Smith’s final season was in 1967, the last year of junior college football. Knap — a former teammate of Smith’s at Idaho — took over in 1968 and posted a 71-19-1 record before leaving for UNLV after the 1975 season. His 78.6 winning percentage ranks third in Boise State history behind current coach Chris Petersen (64-5, 92.8, since 2006) and Dan Hawkins (53-11, 82.8, 2001-05).
Knap’s teams won the Camellia Bowl in 1971 and three straight Big Sky Conference titles from 1973 to 1975. The Broncos reached the Division II semifinals in 1973.
Knap, who was from Milwaukee, Wis., was inducted into the Boise State Athletic Hall of Fame in 1982.
“Tony had a great mind for offensive football,” Smith said. “He opened up the game. He split the guys out all over the field. They threw the ball and made it interesting. It was a change from the old head-knocking days.”
Petersen said Knap was the only former Broncos coach, dating to Smith, that he hadn’t met.
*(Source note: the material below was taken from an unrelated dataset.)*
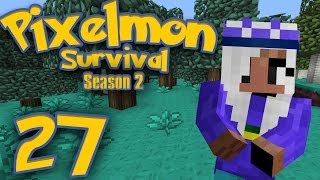 Pixelmon Survival [Season 2: Part 27] - Girls jus' Wanna Have Fun-un!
But he knew Knap’s reputation through meeting the former players who still live in the Treasure Valley.
“It seems like the guys that, at functions, I run into are the guys that played for Lyle and Tony Knap,” Petersen said. “… I know that they all loved that guy and thought that he was an awesome, awesome coach and person.”
Former Boise State player Ivan Rounds of Potlatch visited Knap at the retirement home every three or four weeks. He was a redshirt on Knap’s last Boise State team.
One of Knap’s first coaching jobs was at Potlatch High. When Rounds visited, Knap would ask where he was from and react immediately to the answer.
“He would light right up,” Rounds said. “He would remember the house he lived in, his neighbors. He would describe things that were still there.”
As a player, Rounds remembers Knap walking through the locker room and asking players about their family members by name.
“He was such a gentleman,” Rounds said. “… He took the time to ask about everybody and I think he was genuinely interested.”
Knap won 47 games at UNLV from 1976 to 1981, still a school record. His record was 47-20-2.
Knap also was 25-14-1 at Utah State from 1963 to 1966 for an overall college record of 143-53-4.